Appellant argues that as a matter of law, from the evidence, he was delayed for an unreasonable length of time after his arrest before being brought before a magistrate for examination and trial and for the purpose of fixing bail, and that by reason thereof respondents were guilty of false imprisonment and were legally liable in damages therefor; that this was the only conclusion that the jury could reasonably have reached from the evidence; and that their verdict in favor of the respondents and the judgment entered thereon are clearly contrary to the law and evidence. Under the circumstances and conditions here presented it cannot be so held as a matter of law. This question of fact was placed squarely before the jury under proper instructions on that subject. In 79 A.L.R., page 13, many cases are cited in which certain circumstances were held to justify the delay, including inaccessibility of the magistrate, the intervention of holidays, and lateness of the hour. Generally, it is a question for the jury as to whether there was unreasonable delay on the part of those making the arrest. In Peckham v. Warner Bros. Pictures, Inc., 36 Cal.App.2d 214, at page 220, 97 P.2d 472, at page 475, cited by appellant, the appellate court, in reversing a judgment notwithstanding the verdict, said: “Applying the above stated rules of law to the facts of the instant case, since plaintiff Sorrell was incarcerated for almost twenty–four hours before being released, and in fact never taken before a magistrate, and plaintiff Peckham was incarcerated for more than forty–eight hours before being taken before a magistrate and released, the case was properly submitted to the jury for a determination of the issue as to whether an unreasonable time had elapsed after the arrest of said plaintiffs without taking them before a magistrate.” (Italics ours.)

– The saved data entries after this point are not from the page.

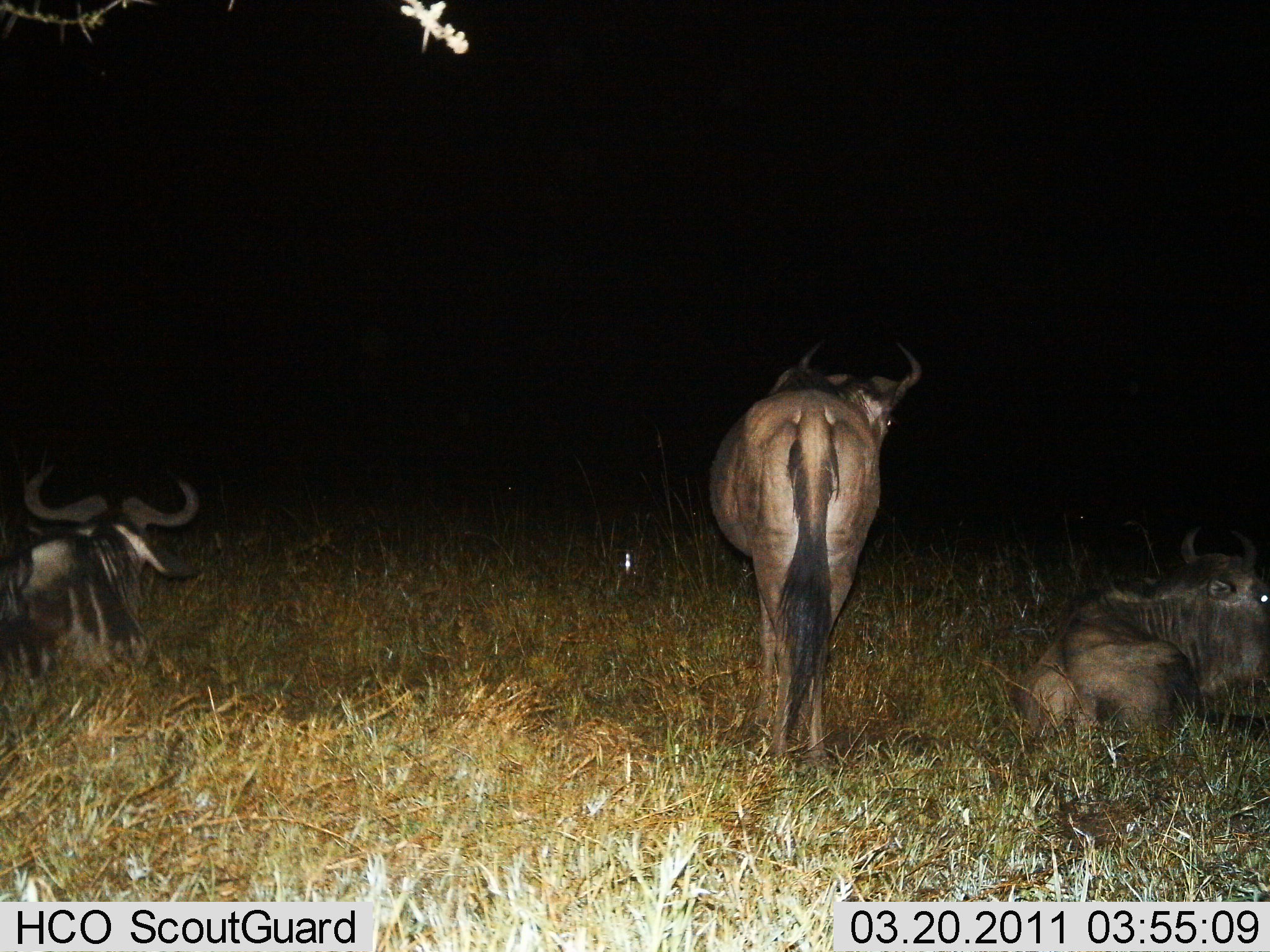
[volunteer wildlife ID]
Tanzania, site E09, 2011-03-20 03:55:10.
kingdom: Animalia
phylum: Chordata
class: Mammalia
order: Artiodactyla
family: Bovidae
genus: Connochaetes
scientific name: Connochaetes taurinus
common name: blue wildebeest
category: wildebeest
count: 3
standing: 87%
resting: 100%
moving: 0%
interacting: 0%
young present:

Next, appellant complains of claimed errors of the trial court in admitting certain evidence over his objection. One pertained to certain photographs of dead burro carcasses, which it is contended, excited the sympathy of the jury and prejudiced it against appellant. The record is replete with descriptions of the killing and slaughtering of the burros, the packing of the meat, and the blood on the clothes of the men. The photos were admissible in evidence. The argument that counsel for respondents were permitted to cross–examine appellant on irrelevant and immaterial matters is not meritorious and there appears to be no abuse of discretion. A trial court has discretionary power over cross–examination which will be disturbed on appeal only in case of an abuse thereof. East Bay Mun. Utility District v. Kieffer, 99 Cal.App. 240, 278 P. 476, 279 P. 178.

While respondent did not plead justification of the arrest based primarily on the reason that the alleged offense was committed in the presence of the arresting officer, respondent did deny appellant's allegations in his complaint that “the arrest and imprisonment of plaintiff was wrongful, unlawful, and without any reasonable or probable cause,” and did affirmatively set out the evidentiary facts above related. The affirmative defense complained of was brought out before the jury without objection on the part of appellant. The case was tried as though this issue was adequately presented by the pleadings. Appellant may not now raise the question of surprise or lack of proper pleading for the first time on appeal. It is the rule in this state that in the case of affirmative defenses where the parties on the trial treat a defense as sufficiently pleaded, it will be so treated on appeal, even though there may be an entire absence of an essential allegation. Busch v. Los Angeles R. Co., 178 Cal. 536, 174 P. 665, 2 A.L.R. 1607; Diefendorff v. Hopkins, 95 Cal. 343, 28 P. 265, 30 P. 549; National Union Fire Ins. Co. v. Nason, 21 Cal.App. 297, 131 P. 755; 2 Cal.Jur., § 73, p. 246.

Lastly, appellant complains of several instructions which were given or refused by the trial court. Without enumerating them, suffice it to say that we have carefully examined them and the complaint and the authorities of appellant in reference thereto. Most of the refused instructions of appellant were fully covered by other instructions on the subject. Others were properly refused. Some instructions given, which were offered by appellant and also by respondent, while not entirely consistent, were not prejudicially erroneous. Art. VI, § 4 1/2, Const. Appellant offered an instruction in reference to the liability of the respondent Pacific Indemnity Company which was refused. As that respondent would only become liable in case a judgment was obtained against its insured, and no such judgment was rendered, it cannot be held that appellant was prejudiced thereby, even if there were error in such refusal. Foley v. American Ry. Express Co., 69 Cal.App. 669, 681, 232 P. 169. Other points presented do not justify further consideration.

GRIFFIN, Justice.

BARNARD, P. J., and MARKS, J., concurred.